• WHAT THE TASK REQUIRES: Nothing left out, nothing added: return the full set of records.

• RECORDS SUPPLIED:
>>>>>
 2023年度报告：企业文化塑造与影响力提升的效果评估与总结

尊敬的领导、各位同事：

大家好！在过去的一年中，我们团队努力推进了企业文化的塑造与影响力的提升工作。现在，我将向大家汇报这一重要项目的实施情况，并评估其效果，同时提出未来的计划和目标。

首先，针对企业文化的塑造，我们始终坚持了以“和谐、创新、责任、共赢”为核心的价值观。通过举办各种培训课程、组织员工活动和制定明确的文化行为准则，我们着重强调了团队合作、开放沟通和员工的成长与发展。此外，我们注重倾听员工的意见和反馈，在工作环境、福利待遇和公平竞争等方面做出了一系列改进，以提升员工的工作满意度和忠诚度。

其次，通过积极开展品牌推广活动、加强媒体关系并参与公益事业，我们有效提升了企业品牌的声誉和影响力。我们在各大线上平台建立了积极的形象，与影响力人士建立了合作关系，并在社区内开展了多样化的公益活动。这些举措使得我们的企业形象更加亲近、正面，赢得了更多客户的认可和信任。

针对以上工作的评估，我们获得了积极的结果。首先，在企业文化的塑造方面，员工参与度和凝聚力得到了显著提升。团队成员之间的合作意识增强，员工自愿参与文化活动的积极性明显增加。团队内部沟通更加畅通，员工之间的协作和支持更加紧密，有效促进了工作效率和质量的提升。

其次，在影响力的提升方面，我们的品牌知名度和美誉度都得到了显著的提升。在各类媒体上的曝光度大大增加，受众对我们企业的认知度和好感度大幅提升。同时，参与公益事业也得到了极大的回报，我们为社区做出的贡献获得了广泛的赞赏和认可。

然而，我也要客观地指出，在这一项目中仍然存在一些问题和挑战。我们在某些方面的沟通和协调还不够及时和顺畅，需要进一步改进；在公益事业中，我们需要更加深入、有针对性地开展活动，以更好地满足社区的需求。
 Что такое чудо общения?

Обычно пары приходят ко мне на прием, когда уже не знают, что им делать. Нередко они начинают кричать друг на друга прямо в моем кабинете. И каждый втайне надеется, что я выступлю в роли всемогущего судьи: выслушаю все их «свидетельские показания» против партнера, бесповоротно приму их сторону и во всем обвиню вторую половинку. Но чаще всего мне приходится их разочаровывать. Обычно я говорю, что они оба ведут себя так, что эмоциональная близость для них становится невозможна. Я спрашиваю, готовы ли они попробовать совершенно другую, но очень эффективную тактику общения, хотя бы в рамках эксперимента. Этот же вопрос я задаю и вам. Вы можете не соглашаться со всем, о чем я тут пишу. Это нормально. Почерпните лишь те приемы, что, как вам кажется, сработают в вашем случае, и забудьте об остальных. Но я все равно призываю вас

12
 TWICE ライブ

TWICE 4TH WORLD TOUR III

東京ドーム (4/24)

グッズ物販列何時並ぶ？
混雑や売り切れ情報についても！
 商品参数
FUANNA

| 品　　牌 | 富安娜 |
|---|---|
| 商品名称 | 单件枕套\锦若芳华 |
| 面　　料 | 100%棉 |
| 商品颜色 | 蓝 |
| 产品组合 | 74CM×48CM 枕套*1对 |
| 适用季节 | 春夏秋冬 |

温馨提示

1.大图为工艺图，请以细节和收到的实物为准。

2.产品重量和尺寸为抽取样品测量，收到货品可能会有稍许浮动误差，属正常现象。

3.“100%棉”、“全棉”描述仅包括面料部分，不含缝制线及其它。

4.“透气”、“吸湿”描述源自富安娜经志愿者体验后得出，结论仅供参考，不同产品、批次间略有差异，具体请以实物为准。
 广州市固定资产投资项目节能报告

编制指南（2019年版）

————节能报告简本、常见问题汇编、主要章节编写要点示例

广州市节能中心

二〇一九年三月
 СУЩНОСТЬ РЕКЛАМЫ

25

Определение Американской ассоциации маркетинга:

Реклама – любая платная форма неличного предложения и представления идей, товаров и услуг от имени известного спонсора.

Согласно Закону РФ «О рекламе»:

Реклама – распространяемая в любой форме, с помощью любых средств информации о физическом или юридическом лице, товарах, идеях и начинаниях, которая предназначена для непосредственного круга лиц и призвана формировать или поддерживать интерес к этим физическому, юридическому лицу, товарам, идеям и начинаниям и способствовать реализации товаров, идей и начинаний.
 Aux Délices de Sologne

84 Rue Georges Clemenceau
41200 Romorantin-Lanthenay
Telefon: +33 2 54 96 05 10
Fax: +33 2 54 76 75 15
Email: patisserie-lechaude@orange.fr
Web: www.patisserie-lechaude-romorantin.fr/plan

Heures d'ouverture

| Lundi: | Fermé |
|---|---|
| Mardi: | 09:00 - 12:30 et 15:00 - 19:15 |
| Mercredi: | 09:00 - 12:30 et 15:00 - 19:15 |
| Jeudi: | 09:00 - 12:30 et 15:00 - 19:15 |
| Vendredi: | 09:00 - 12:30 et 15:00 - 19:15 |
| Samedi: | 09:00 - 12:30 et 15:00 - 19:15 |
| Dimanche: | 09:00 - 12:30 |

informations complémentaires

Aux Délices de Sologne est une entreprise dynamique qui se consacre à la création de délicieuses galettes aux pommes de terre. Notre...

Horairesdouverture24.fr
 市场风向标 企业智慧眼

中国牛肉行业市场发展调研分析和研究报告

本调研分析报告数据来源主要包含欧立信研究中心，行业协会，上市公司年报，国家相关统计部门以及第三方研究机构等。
<<<<<
• RESPONSE TO THE TASK:
 2023年度报告：企业文化塑造与影响力提升的效果评估与总结

尊敬的领导、各位同事：

大家好！在过去的一年中，我们团队努力推进了企业文化的塑造与影响力的提升工作。现在，我将向大家汇报这一重要项目的实施情况，并评估其效果，同时提出未来的计划和目标。

首先，针对企业文化的塑造，我们始终坚持了以“和谐、创新、责任、共赢”为核心的价值观。通过举办各种培训课程、组织员工活动和制定明确的文化行为准则，我们着重强调了团队合作、开放沟通和员工的成长与发展。此外，我们注重倾听员工的意见和反馈，在工作环境、福利待遇和公平竞争等方面做出了一系列改进，以提升员工的工作满意度和忠诚度。

其次，通过积极开展品牌推广活动、加强媒体关系并参与公益事业，我们有效提升了企业品牌的声誉和影响力。我们在各大线上平台建立了积极的形象，与影响力人士建立了合作关系，并在社区内开展了多样化的公益活动。这些举措使得我们的企业形象更加亲近、正面，赢得了更多客户的认可和信任。

针对以上工作的评估，我们获得了积极的结果。首先，在企业文化的塑造方面，员工参与度和凝聚力得到了显著提升。团队成员之间的合作意识增强，员工自愿参与文化活动的积极性明显增加。团队内部沟通更加畅通，员工之间的协作和支持更加紧密，有效促进了工作效率和质量的提升。

其次，在影响力的提升方面，我们的品牌知名度和美誉度都得到了显著的提升。在各类媒体上的曝光度大大增加，受众对我们企业的认知度和好感度大幅提升。同时，参与公益事业也得到了极大的回报，我们为社区做出的贡献获得了广泛的赞赏和认可。

然而，我也要客观地指出，在这一项目中仍然存在一些问题和挑战。我们在某些方面的沟通和协调还不够及时和顺畅，需要进一步改进；在公益事业中，我们需要更加深入、有针对性地开展活动，以更好地满足社区的需求。
 Что такое чудо общения?

Обычно пары приходят ко мне на прием, когда уже не знают, что им делать. Нередко они начинают кричать друг на друга прямо в моем кабинете. И каждый втайне надеется, что я выступлю в роли всемогущего судьи: выслушаю все их «свидетельские показания» против партнера, бесповоротно приму их сторону и во всем обвиню вторую половинку. Но чаще всего мне приходится их разочаровывать. Обычно я говорю, что они оба ведут себя так, что эмоциональная близость для них становится невозможна. Я спрашиваю, готовы ли они попробовать совершенно другую, но очень эффективную тактику общения, хотя бы в рамках эксперимента. Этот же вопрос я задаю и вам. Вы можете не соглашаться со всем, о чем я тут пишу. Это нормально. Почерпните лишь те приемы, что, как вам кажется, сработают в вашем случае, и забудьте об остальных. Но я все равно призываю вас

12
 TWICE ライブ

TWICE 4TH WORLD TOUR III

東京ドーム (4/24)

グッズ物販列何時並ぶ？
混雑や売り切れ情報についても！
 商品参数
FUANNA

| 品　　牌 | 富安娜 |
|---|---|
| 商品名称 | 单件枕套\锦若芳华 |
| 面　　料 | 100%棉 |
| 商品颜色 | 蓝 |
| 产品组合 | 74CM×48CM 枕套*1对 |
| 适用季节 | 春夏秋冬 |

温馨提示

1.大图为工艺图，请以细节和收到的实物为准。

2.产品重量和尺寸为抽取样品测量，收到货品可能会有稍许浮动误差，属正常现象。

3.“100%棉”、“全棉”描述仅包括面料部分，不含缝制线及其它。

4.“透气”、“吸湿”描述源自富安娜经志愿者体验后得出，结论仅供参考，不同产品、批次间略有差异，具体请以实物为准。
 广州市固定资产投资项目节能报告

编制指南（2019年版）

————节能报告简本、常见问题汇编、主要章节编写要点示例

广州市节能中心

二〇一九年三月
 СУЩНОСТЬ РЕКЛАМЫ

25

Определение Американской ассоциации маркетинга:

Реклама – любая платная форма неличного предложения и представления идей, товаров и услуг от имени известного спонсора.

Согласно Закону РФ «О рекламе»:

Реклама – распространяемая в любой форме, с помощью любых средств информации о физическом или юридическом лице, товарах, идеях и начинаниях, которая предназначена для непосредственного круга лиц и призвана формировать или поддерживать интерес к этим физическому, юридическому лицу, товарам, идеям и начинаниям и способствовать реализации товаров, идей и начинаний.
 Aux Délices de Sologne

84 Rue Georges Clemenceau
41200 Romorantin-Lanthenay
Telefon: +33 2 54 96 05 10
Fax: +33 2 54 76 75 15
Email: patisserie-lechaude@orange.fr
Web: www.patisserie-lechaude-romorantin.fr/plan

Heures d'ouverture

| Lundi: | Fermé |
|---|---|
| Mardi: | 09:00 - 12:30 et 15:00 - 19:15 |
| Mercredi: | 09:00 - 12:30 et 15:00 - 19:15 |
| Jeudi: | 09:00 - 12:30 et 15:00 - 19:15 |
| Vendredi: | 09:00 - 12:30 et 15:00 - 19:15 |
| Samedi: | 09:00 - 12:30 et 15:00 - 19:15 |
| Dimanche: | 09:00 - 12:30 |

informations complémentaires

Aux Délices de Sologne est une entreprise dynamique qui se consacre à la création de délicieuses galettes aux pommes de terre. Notre...

Horairesdouverture24.fr
 市场风向标 企业智慧眼

中国牛肉行业市场发展调研分析和研究报告

本调研分析报告数据来源主要包含欧立信研究中心，行业协会，上市公司年报，国家相关统计部门以及第三方研究机构等。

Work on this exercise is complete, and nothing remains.